Bei der Gotthardröhre sei das Rennen jedoch noch nicht gelaufen, sagt Politologe Laurent Bernhard von der Universität Zürich. Es spreche mehreres dafür, dass es bei der Tunnel-Vorlage richtig spannend werde und sich die Aufmerksamkeit in den nächsten Tagen darauf konzentrieren könnte. Bernhard, der seine Dissertation über Abstimmungskämpfe geschrieben hat, stützt sich nicht auf Statistiken oder Umfragen, sondern auf Erfahrungswerte.

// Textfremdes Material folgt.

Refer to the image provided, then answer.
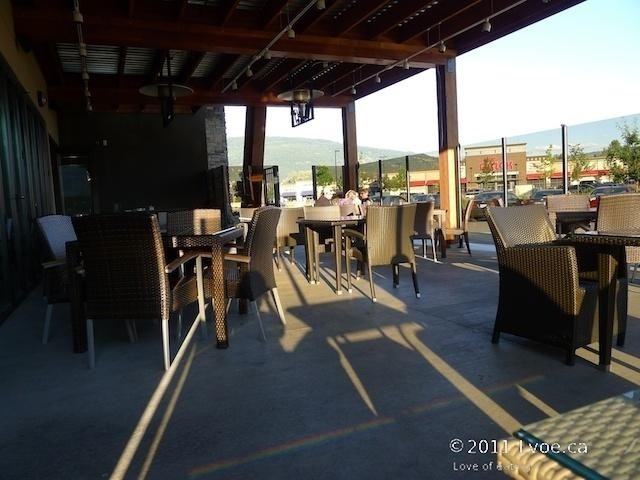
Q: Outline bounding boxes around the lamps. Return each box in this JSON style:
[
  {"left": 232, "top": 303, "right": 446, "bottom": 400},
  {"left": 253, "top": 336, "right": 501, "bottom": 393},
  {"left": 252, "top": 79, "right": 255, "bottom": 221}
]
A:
[
  {"left": 277, "top": 74, "right": 325, "bottom": 127},
  {"left": 332, "top": 0, "right": 531, "bottom": 99},
  {"left": 138, "top": 54, "right": 195, "bottom": 129},
  {"left": 221, "top": 0, "right": 325, "bottom": 95},
  {"left": 72, "top": 0, "right": 94, "bottom": 113}
]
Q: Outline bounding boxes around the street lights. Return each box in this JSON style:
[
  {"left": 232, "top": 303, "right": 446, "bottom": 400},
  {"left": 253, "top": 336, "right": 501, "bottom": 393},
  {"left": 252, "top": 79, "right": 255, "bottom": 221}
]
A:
[{"left": 332, "top": 149, "right": 341, "bottom": 185}]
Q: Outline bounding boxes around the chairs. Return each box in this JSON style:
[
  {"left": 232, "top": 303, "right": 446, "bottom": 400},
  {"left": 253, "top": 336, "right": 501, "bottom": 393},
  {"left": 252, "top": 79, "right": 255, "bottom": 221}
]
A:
[{"left": 35, "top": 194, "right": 640, "bottom": 371}]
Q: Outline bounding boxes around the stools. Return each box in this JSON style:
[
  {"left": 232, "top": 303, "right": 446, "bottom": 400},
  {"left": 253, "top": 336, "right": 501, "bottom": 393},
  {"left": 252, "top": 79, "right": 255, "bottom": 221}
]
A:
[{"left": 497, "top": 388, "right": 640, "bottom": 480}]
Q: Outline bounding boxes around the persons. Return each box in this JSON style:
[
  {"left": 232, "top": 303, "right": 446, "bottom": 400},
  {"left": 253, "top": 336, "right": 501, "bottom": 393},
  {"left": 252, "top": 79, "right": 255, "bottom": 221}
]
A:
[
  {"left": 359, "top": 189, "right": 373, "bottom": 205},
  {"left": 316, "top": 186, "right": 336, "bottom": 207},
  {"left": 343, "top": 190, "right": 361, "bottom": 205}
]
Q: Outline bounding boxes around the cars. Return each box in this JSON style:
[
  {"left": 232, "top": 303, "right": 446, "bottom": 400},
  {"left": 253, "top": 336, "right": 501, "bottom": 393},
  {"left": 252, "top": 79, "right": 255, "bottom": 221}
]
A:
[{"left": 361, "top": 179, "right": 635, "bottom": 224}]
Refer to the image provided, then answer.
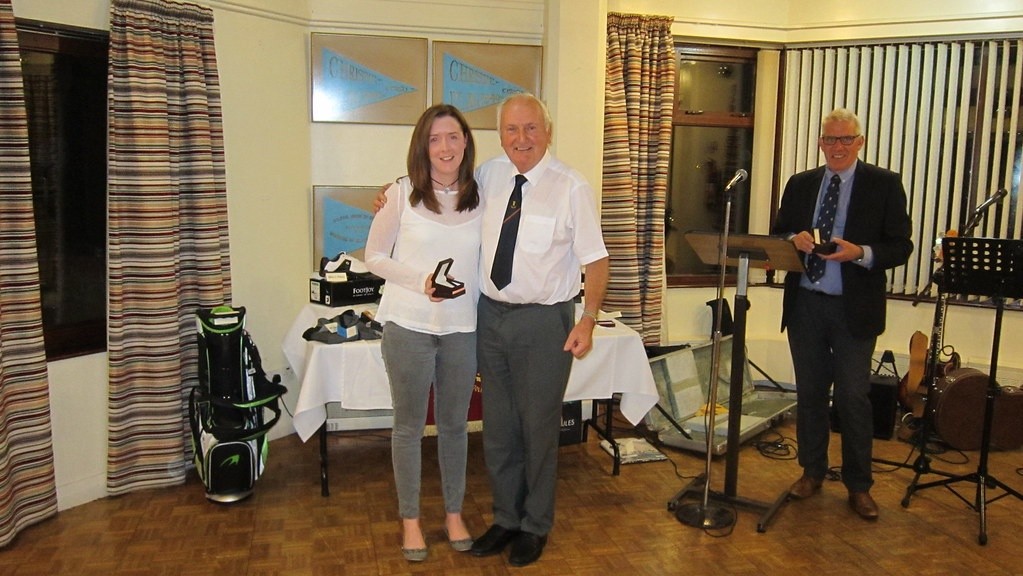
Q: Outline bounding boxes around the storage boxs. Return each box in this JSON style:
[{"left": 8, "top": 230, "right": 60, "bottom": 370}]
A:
[{"left": 558, "top": 398, "right": 582, "bottom": 447}]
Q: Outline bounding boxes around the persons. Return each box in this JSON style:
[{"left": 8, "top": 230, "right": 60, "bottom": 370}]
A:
[
  {"left": 770, "top": 108, "right": 914, "bottom": 516},
  {"left": 373, "top": 94, "right": 609, "bottom": 567},
  {"left": 365, "top": 103, "right": 485, "bottom": 562}
]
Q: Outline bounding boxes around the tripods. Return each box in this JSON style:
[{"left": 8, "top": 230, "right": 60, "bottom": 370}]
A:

Die DSI hat alles dominiert. «Rund die Hälfte der Medienresonanz zu den vier kommenden Abstimmungsvorlagen entfällt allein auf die DSI», schreibt das Forschungsinstitut Öffentlichkeit und Gesellschaft (FÖG) der Universität Zürich. Deshalb sei keine richtige Diskussion zur Gotthard-Röhre aufgekommen, sagt Bernhard. Als Folge davon hätten sich viele noch keine Meinung zum Tunnel gebildet, was erhebliches Potenzial für Nein-Stimmen biete. «Vergangene Abstimmungen zeigten, dass Unentschiedene zu Nein tendieren», sagt Bernhard.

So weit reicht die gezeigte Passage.